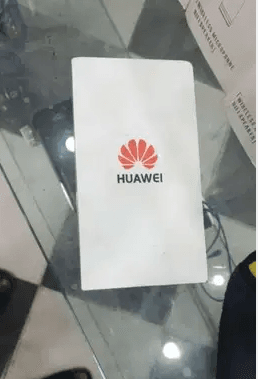 Mate 10 Pro (64/6)
حاله كسر زيرو بدون خربوش واحد الجهاز جايبه من بره و شيلت السيريال من عالكرتونه علشان الجمارك الجهاز معاه حاجته كلها الاصليه سماعه و شاحن مساحه 64 رام 6 معاه جراب للبيع فقط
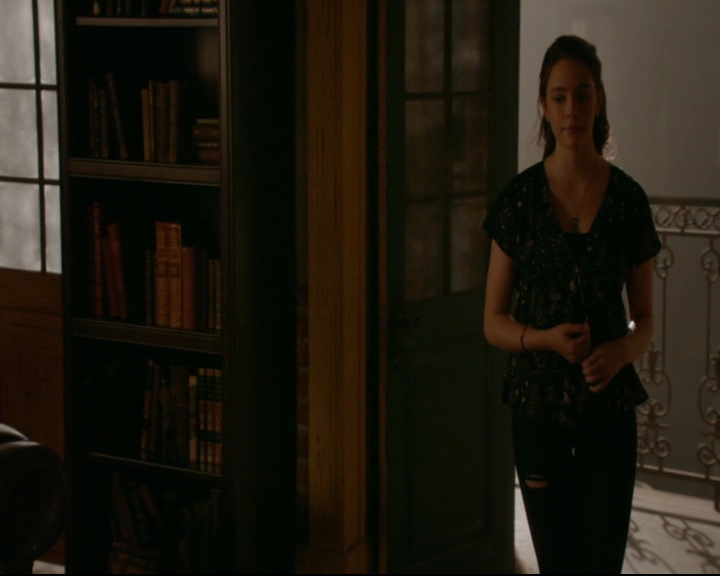 vampirediariesworld-dot-nl_TheOriginals5x02WrongTurnOnBourbon03410.jpg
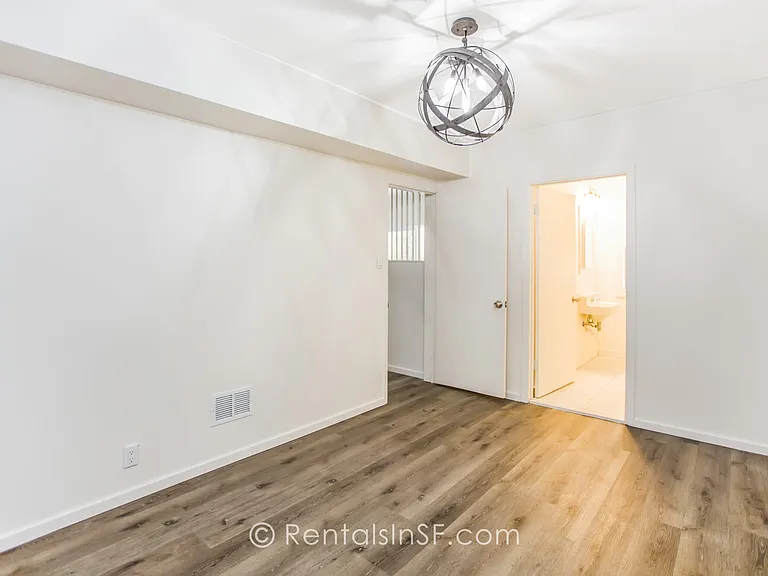 1215 2nd Ave #B — Photo 5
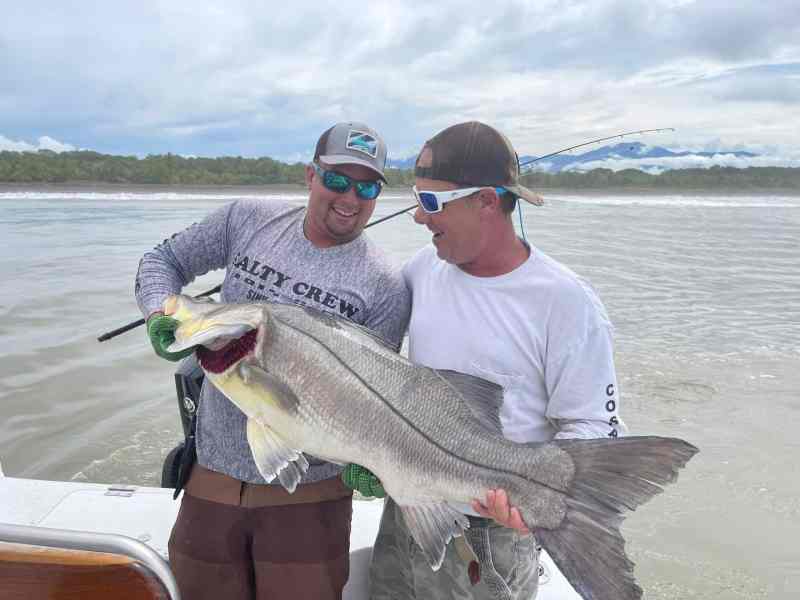 New Pacific Snook Record New Pacific Snook Record
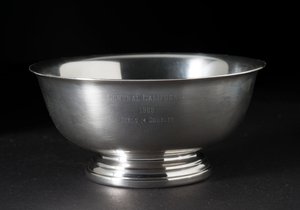 サリー・ライドに贈られたシルバーボウルテニストロフィー、1965年。 作： Gorham Manufacturing Company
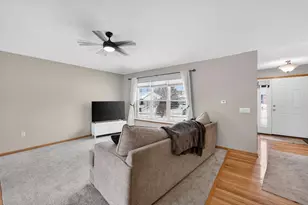 5475 Quarry Hill Dr, Fitchburg, WI 53711 - Photo 6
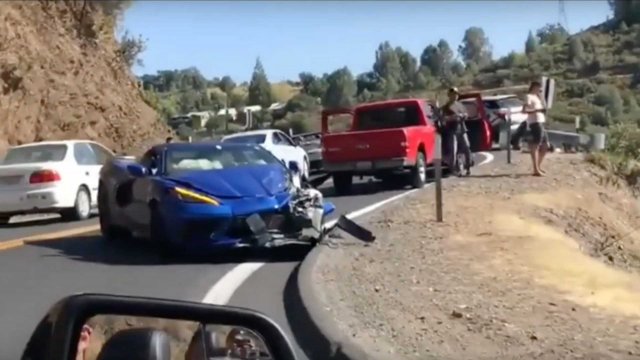 Американец разби най-новия Chevrolet Corvette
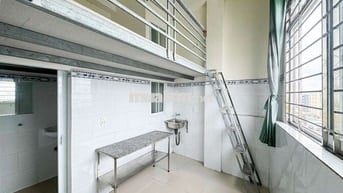 PHÒNG TRỌ GIÁ RẺ CÓ GÁC SẴN THANG MÁY-MÁY LẠNH NGAY ÂU CƠ TÂN BÌNH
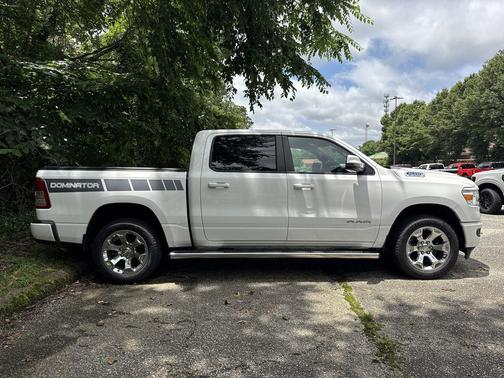 Bright White Clearcoat 2023 RAM 1500 Big Horn/Lone Star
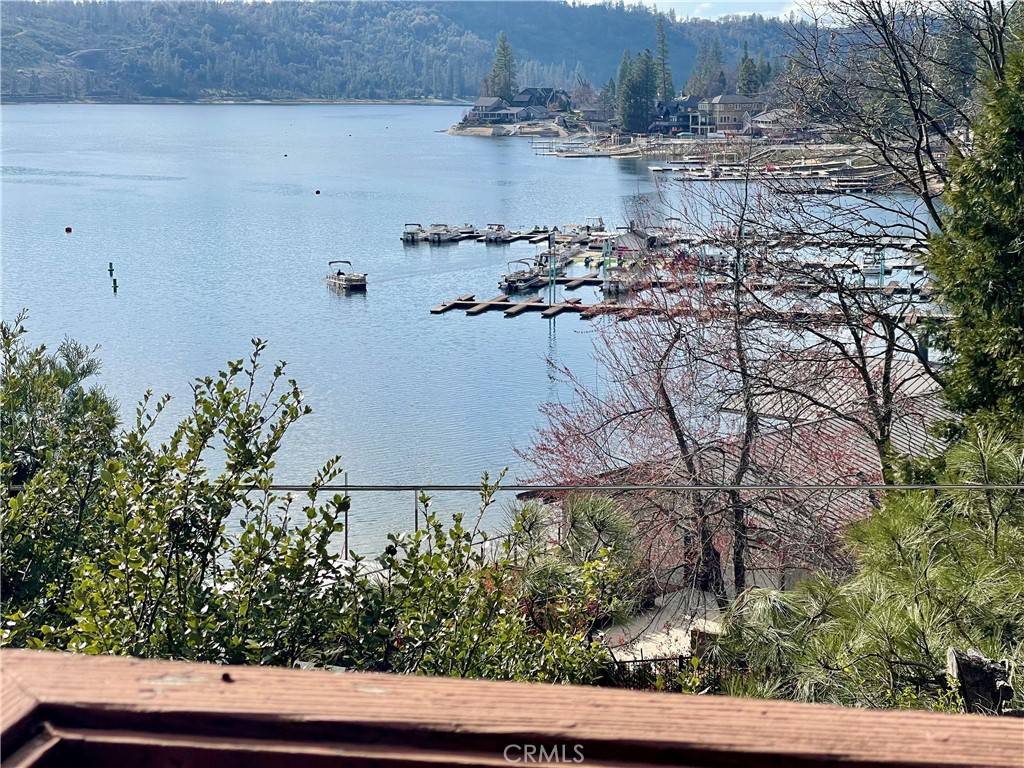 Bass Lake, CA 93604,39121 Lake DR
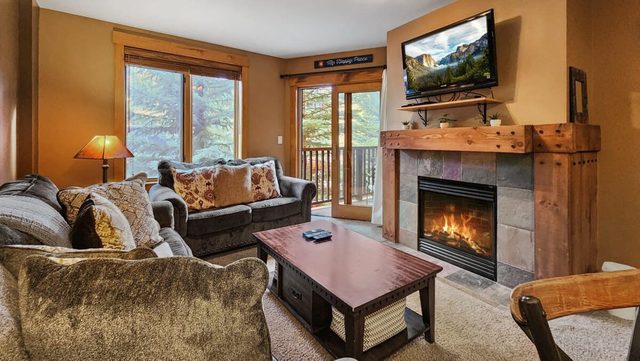 Ski-in/Ski-out 1 BDR at River Run Village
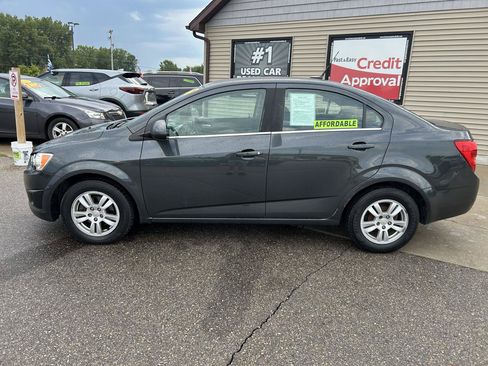 Used 2014 Chevrolet Sonic LT FWD image 8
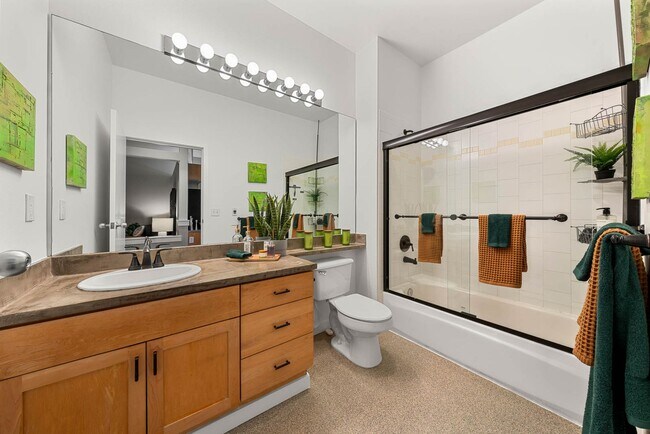 Building Photo - 1Bd/1Ba Seattle Condo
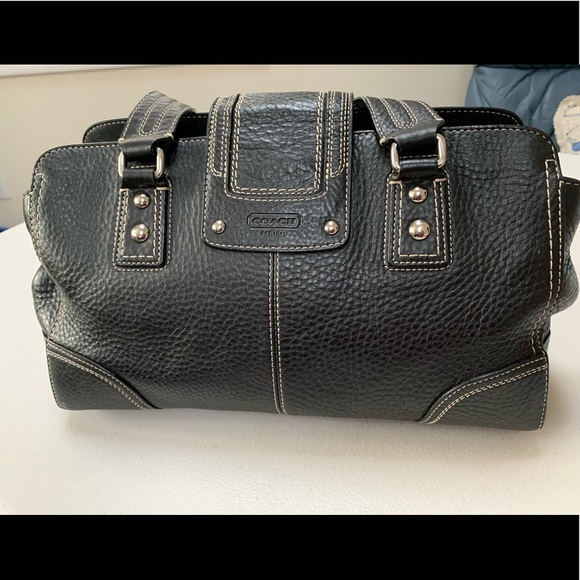 🙋🏻‍♀️Coach Bag Black Leather New Condition - Picture 1 of 9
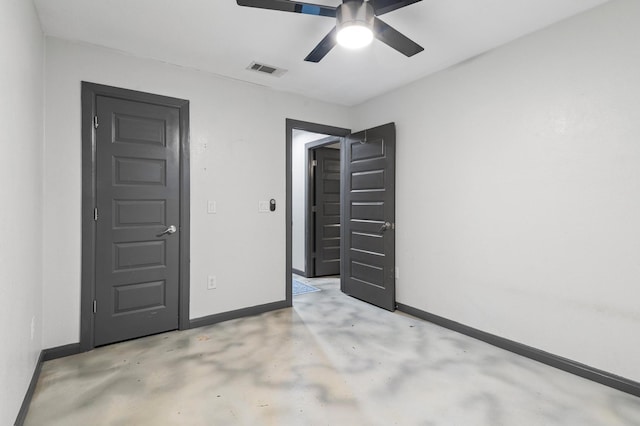 unfurnished bedroom featuring ceiling fan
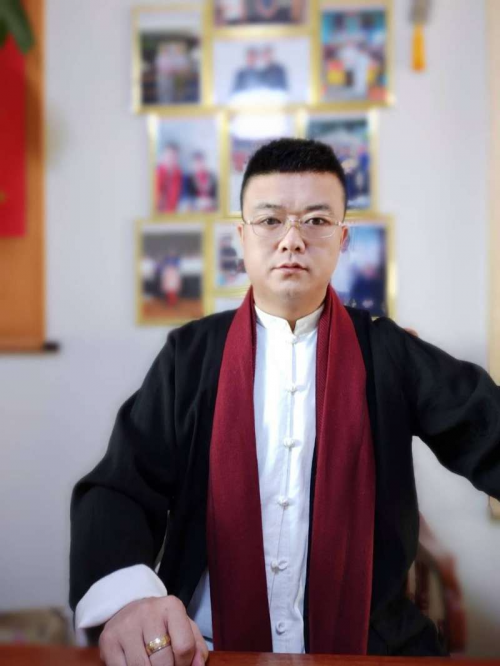 知名传统文化学者陈近贤先生收徒仪式在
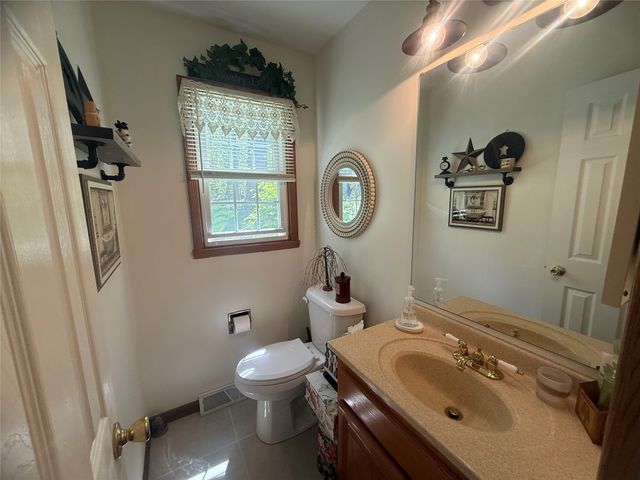 3453 POND VIEW Drive, Millcreek, PA 16506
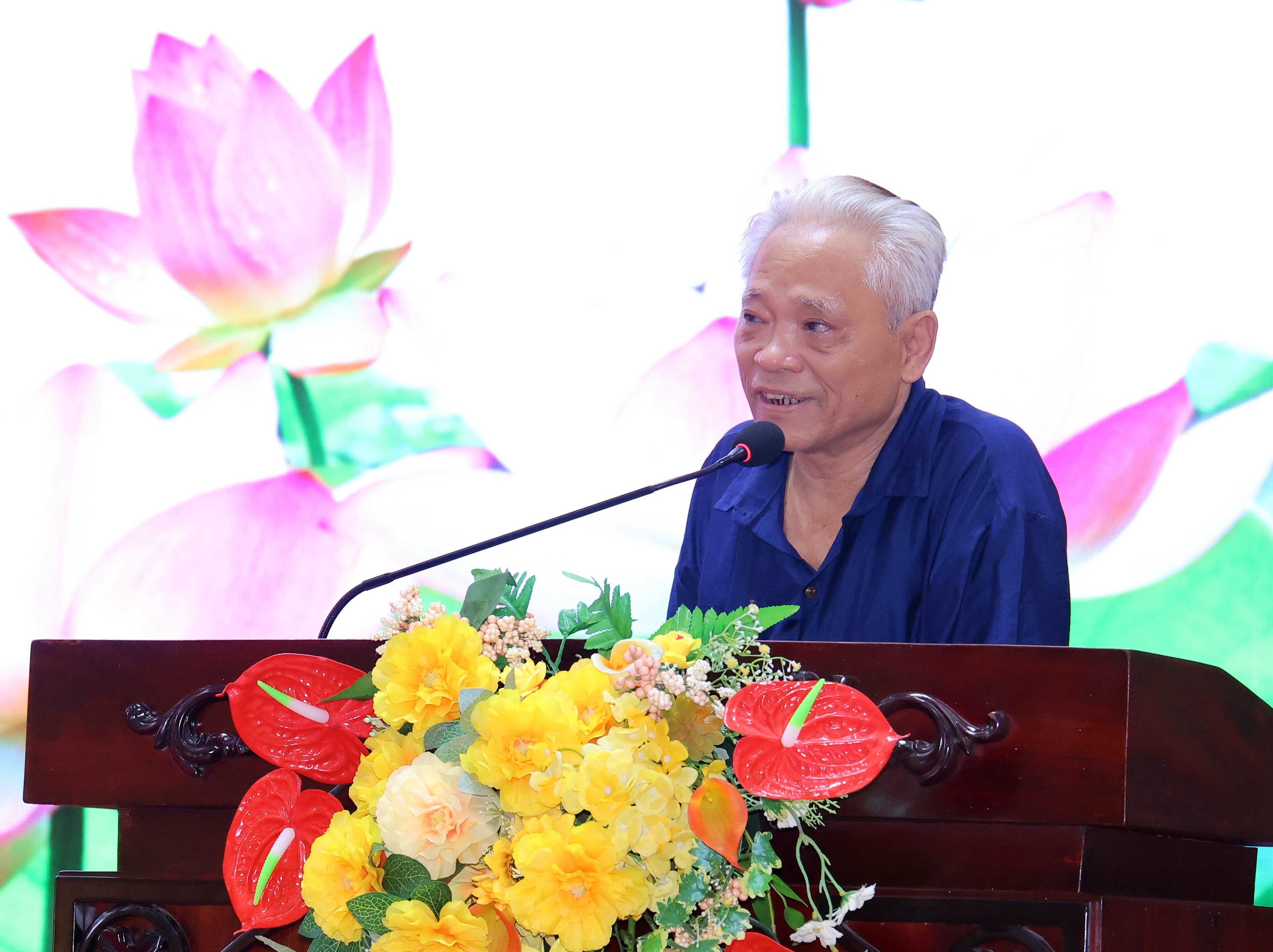 Nhà báo Vũ Thống Nhất phát biểu tại hội nghị.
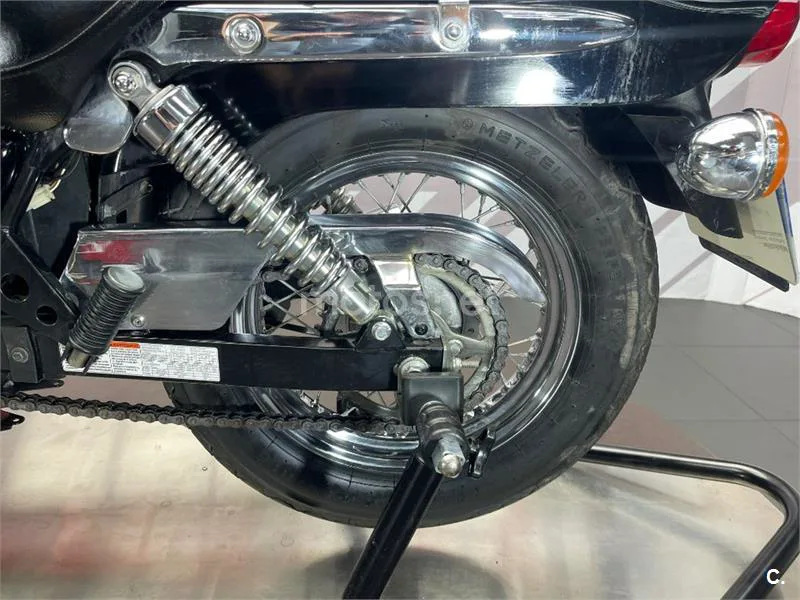 Suzuki Marauder 250 – Vista 18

::::::::

TRY IT.
Omit every picture, and otherwise quote the entries exactly.

OUTPUT BELOW.
 Mate 10 Pro (64/6)
حاله كسر زيرو بدون خربوش واحد الجهاز جايبه من بره و شيلت السيريال من عالكرتونه علشان الجمارك الجهاز معاه حاجته كلها الاصليه سماعه و شاحن مساحه 64 رام 6 معاه جراب للبيع فقط
 vampirediariesworld-dot-nl_TheOriginals5x02WrongTurnOnBourbon03410.jpg
 1215 2nd Ave #B — Photo 5
 New Pacific Snook Record New Pacific Snook Record
 サリー・ライドに贈られたシルバーボウルテニストロフィー、1965年。 作： Gorham Manufacturing Company
 5475 Quarry Hill Dr, Fitchburg, WI 53711 - Photo 6
 Американец разби най-новия Chevrolet Corvette
 PHÒNG TRỌ GIÁ RẺ CÓ GÁC SẴN THANG MÁY-MÁY LẠNH NGAY ÂU CƠ TÂN BÌNH
 Bright White Clearcoat 2023 RAM 1500 Big Horn/Lone Star
 Bass Lake, CA 93604,39121 Lake DR
 Ski-in/Ski-out 1 BDR at River Run Village
 Used 2014 Chevrolet Sonic LT FWD image 8
 Building Photo - 1Bd/1Ba Seattle Condo
 🙋🏻‍♀️Coach Bag Black Leather New Condition - Picture 1 of 9
 unfurnished bedroom featuring ceiling fan
 知名传统文化学者陈近贤先生收徒仪式在
 3453 POND VIEW Drive, Millcreek, PA 16506
 Nhà báo Vũ Thống Nhất phát biểu tại hội nghị.
 Suzuki Marauder 250 – Vista 18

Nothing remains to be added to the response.